Si riteneva che, per eliminare un oppositore politico o un avversario, prima di ricorrere al sicario, fosse sufficiente modellare statuette di cera nominate e maledette: per vedere il nemico accasciarsi e morire fra atroci spasimi bastava infilzare con uno spillone la statuetta, trapassandola nei punti vitali.

La Chiesa di Roma aveva cancellato l’usanza antica di guarire un ammalato nominandolo in una statuetta di cera, di cui si pungevano con un ago i corrispondenti punti malati. Pratica antichissima diffusa fra le guaritrici, questa, che si vide stravolta in rito pagano non più risanatore ma mortale.

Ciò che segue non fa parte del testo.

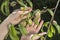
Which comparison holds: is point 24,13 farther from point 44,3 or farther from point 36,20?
point 44,3

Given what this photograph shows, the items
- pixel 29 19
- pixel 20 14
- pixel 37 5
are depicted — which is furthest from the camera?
pixel 37 5

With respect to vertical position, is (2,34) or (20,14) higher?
(20,14)

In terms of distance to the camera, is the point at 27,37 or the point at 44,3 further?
the point at 44,3

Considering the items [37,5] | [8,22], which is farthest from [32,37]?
[37,5]

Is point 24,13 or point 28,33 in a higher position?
point 24,13

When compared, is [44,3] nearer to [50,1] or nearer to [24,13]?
[50,1]

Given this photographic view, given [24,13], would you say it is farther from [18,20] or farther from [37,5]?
[37,5]

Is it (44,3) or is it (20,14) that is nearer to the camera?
(20,14)

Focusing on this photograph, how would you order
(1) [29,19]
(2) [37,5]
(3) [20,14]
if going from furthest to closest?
(2) [37,5], (1) [29,19], (3) [20,14]

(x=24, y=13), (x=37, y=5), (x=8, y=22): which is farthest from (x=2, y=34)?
(x=37, y=5)
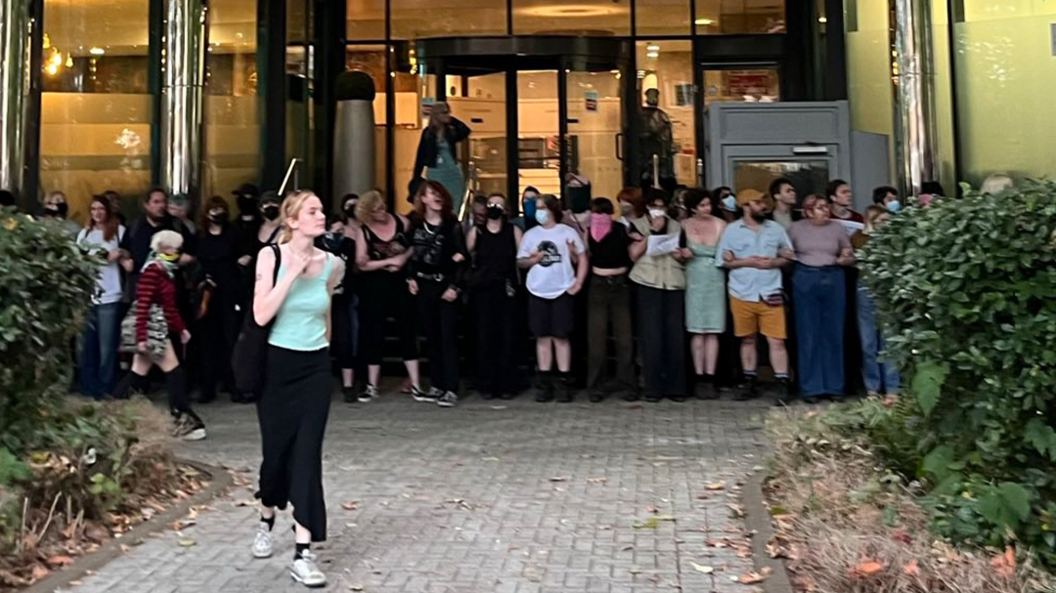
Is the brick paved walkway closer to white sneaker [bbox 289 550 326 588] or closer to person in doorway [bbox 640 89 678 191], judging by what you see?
white sneaker [bbox 289 550 326 588]

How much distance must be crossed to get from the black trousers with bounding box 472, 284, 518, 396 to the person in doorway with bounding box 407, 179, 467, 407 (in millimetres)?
299

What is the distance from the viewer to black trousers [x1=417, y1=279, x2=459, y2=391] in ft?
38.4

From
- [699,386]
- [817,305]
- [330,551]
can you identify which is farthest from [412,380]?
[330,551]

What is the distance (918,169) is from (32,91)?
9852 millimetres

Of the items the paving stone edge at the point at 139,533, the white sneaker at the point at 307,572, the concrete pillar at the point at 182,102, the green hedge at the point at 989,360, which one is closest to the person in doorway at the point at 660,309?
the paving stone edge at the point at 139,533

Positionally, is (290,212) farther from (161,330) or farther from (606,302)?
(606,302)

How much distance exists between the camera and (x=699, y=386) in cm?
1187

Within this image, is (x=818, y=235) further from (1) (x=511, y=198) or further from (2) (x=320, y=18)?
(2) (x=320, y=18)

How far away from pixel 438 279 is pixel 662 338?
84.7 inches

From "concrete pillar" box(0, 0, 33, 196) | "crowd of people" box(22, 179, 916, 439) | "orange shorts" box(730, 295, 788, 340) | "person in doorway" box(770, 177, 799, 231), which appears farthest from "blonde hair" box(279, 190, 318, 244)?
"concrete pillar" box(0, 0, 33, 196)

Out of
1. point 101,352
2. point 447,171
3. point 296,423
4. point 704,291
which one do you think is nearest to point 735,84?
point 447,171

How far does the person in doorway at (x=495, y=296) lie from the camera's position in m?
11.9

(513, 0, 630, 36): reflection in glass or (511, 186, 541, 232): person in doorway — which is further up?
(513, 0, 630, 36): reflection in glass

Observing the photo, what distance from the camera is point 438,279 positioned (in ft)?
38.7
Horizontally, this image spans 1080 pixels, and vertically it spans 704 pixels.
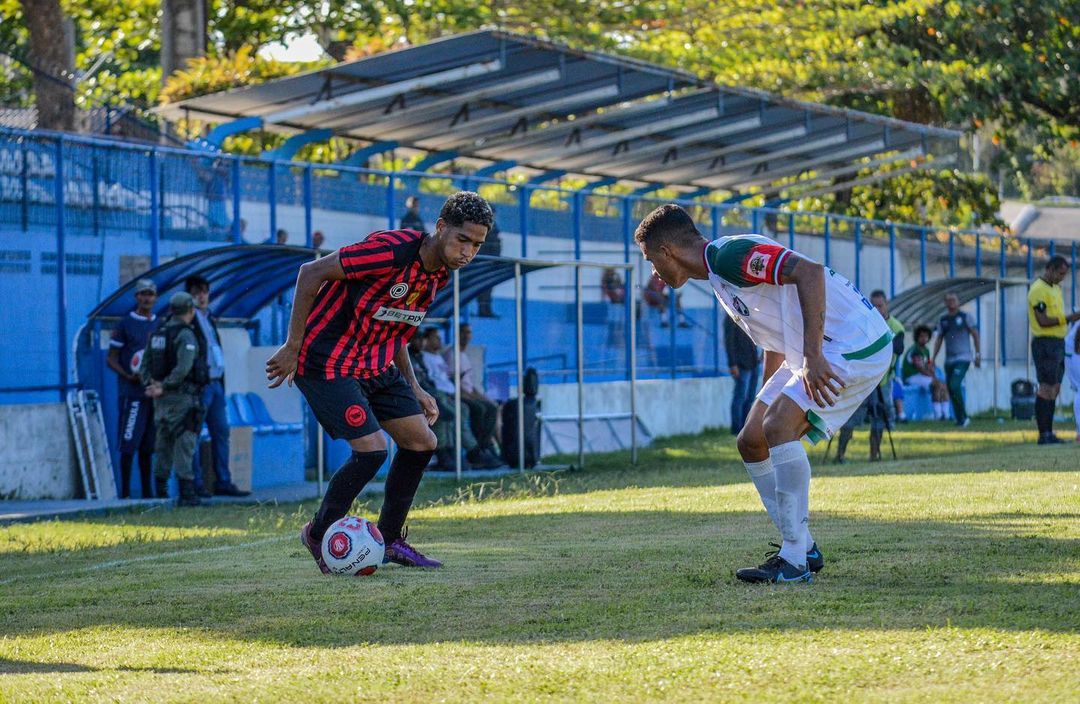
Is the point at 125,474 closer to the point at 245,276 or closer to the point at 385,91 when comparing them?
the point at 245,276

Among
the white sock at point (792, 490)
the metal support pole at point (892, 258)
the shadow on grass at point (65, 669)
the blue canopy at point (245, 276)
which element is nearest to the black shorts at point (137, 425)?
the blue canopy at point (245, 276)

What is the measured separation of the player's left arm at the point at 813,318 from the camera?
22.8 ft

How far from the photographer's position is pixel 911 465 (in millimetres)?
15750

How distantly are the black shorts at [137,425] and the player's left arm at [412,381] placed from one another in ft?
23.5

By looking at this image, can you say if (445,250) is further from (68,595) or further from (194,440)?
(194,440)

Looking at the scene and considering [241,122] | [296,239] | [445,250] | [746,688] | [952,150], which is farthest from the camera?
[952,150]

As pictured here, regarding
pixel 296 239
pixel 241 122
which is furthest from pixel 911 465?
pixel 241 122

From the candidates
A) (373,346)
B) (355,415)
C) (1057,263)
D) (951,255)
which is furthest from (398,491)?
(951,255)

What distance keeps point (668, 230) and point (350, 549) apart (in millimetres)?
2147

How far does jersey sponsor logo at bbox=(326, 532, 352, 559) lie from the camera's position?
793cm

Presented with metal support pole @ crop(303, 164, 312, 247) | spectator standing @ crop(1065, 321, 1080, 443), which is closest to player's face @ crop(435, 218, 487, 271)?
metal support pole @ crop(303, 164, 312, 247)

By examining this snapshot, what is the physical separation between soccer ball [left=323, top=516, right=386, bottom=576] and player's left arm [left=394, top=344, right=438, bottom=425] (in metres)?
0.67

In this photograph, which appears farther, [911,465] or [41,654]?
[911,465]

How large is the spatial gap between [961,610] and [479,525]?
17.6 ft
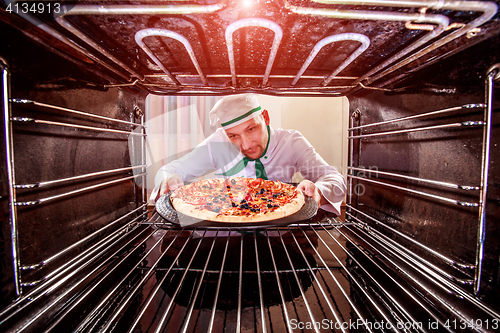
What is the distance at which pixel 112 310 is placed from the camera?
617 mm

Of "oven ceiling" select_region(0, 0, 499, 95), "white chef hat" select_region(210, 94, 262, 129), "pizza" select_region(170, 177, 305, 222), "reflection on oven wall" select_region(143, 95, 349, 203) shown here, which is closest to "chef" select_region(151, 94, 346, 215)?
"white chef hat" select_region(210, 94, 262, 129)

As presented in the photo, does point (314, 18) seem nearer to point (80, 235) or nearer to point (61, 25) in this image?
point (61, 25)

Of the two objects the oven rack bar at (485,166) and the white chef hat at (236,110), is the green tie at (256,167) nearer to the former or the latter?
the white chef hat at (236,110)

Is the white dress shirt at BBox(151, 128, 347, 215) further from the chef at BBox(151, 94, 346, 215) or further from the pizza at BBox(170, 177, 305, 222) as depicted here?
the pizza at BBox(170, 177, 305, 222)

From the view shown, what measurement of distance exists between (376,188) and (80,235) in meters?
1.46

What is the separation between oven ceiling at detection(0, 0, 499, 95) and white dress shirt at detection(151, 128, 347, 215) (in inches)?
41.5

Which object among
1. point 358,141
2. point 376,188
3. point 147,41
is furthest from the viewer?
point 358,141

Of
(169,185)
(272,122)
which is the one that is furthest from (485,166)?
(272,122)

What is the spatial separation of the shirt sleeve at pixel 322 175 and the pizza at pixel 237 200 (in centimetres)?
26

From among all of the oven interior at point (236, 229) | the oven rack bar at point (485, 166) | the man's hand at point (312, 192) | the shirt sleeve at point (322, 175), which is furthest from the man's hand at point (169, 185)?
the oven rack bar at point (485, 166)

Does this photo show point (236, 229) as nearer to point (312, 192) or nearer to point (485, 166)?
point (485, 166)

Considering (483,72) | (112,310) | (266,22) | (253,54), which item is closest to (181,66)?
(253,54)

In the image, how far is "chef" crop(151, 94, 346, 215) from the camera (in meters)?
1.68

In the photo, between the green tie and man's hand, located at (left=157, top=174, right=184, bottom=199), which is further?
the green tie
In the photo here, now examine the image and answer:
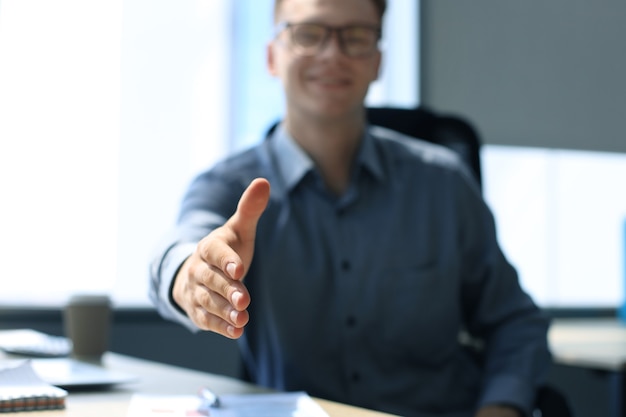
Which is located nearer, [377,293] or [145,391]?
[145,391]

Si offrivano somme da capogiro ai maghi richiamati alle corti, salvo denunciarli come stregoni se la magia si fosse rivelata inefficace. Si accusavano di stregoneria gli uomini di scienza – Copernico, Galileo, Bruno – il cui genio minacciava le fondamenta del pensiero della Chiesa. Si bruciavano le streghe, donne che vivevano nel popolo e che ne rappresentavano le inquietudini, le ribellioni, l’insofferenza al potere costituito.

Che valessero da monito, i roghi delle streghe, a chi fra il popolo non frequentava le chiese. A chi riteneva di poter aver a che fare liberamente con esseri soprannaturali, privi del lasciapassare della Chiesa. A chi afferrava forconi e zappe con l’intenzione di assaltare i castelli di principi e principi-vescovi, col chiaro intento di sottrarsi una volta per tutte a tasse spropositate e alla miseria.

Che valessero da monito, quei roghi, a chi osasse alzare la testa.